Aufgabenstellung
Schreib bitte die Forendiskussion über Sessions im Firefox nach dem letzten Beitrag weiter.

Textauszug
——

Das Problem liegt nicht an deinem Code, vielmehr am Browser!
Für ein geöffnetes Firefox Fenster inkl all seiner Tabs gibt es nur 1 Session, dh wenn du eine neue Tab aufmachst hast du keine neue Session sondern benutzt nach wie vor die Session des Fensters.


----------



## Atze (16. Apr 2008)

das ganze zieht sich über alle fenster des firefox, sogar über die downloadfenster. solange der firefox nicht komplett geschlossen ist, ist es die gleiche session


----------



## y0dA (16. Apr 2008)

Atze hat gesagt.:
			
		

> das ganze zieht sich über alle fenster des firefox, sogar über die downloadfenster. solange der firefox nicht komplett geschlossen ist, ist es die gleiche session



jo so meinte ich das auch - ist besonders spannend das einem kunden mitzuteilen, der es gewohnt ist in einer applikation mehrmals, mit verschiedenen benutzern, eingeloggt zu sein..

——

Daten
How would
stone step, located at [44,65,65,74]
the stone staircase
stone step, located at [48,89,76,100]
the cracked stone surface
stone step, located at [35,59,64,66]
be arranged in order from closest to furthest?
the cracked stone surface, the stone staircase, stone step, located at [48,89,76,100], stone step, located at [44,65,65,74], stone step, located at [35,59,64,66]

——

Lösung
----------



## Guest (16. Apr 2008)

hi,

danke für eure schnelle antwort.
mmmm! ist aber gar nicht befriedigend. wie kann ich das den sonst sauber lösen? hat vielleicht jemand in der hnisicht noch ne idee?

grüße und danke


----------



## Atze (16. Apr 2008)

@y0dA:

kann der kunde ja, einmal mit dem explorer, einmal mit dem firefox, einmal mit opera ... 

@ gast:
ja, du hast die anwendung sicher in nem server laufen, oder? lass mich mal raten, in nem tomcat? dem tomcat kannst du aber sagen, wie lange er eine session aufrecht erhalten soll, bzw kannst mit bestimmten konfigurationen selbst die benutzer verwalten

informier dich mal über "Security Realms"


----------



## maki (16. Apr 2008)

Die Session wird nicht zwischen UNtersachiedlichen Instanzen des FF/IE geteilt.

Nur bei: Neuer Tab(CTRL+T, Neues Fenster (CTRL+N)

Öffnet man einen neuen Browser "richtig", bleibt die Session da wo sie hingehört.


----------



## Guest (16. Apr 2008)

hi,

@Atze: sehr gute idee mit den verschiedenen browsern 

aber das bringt mich auf folgende idee:

spontan werde ich es evt. so machen.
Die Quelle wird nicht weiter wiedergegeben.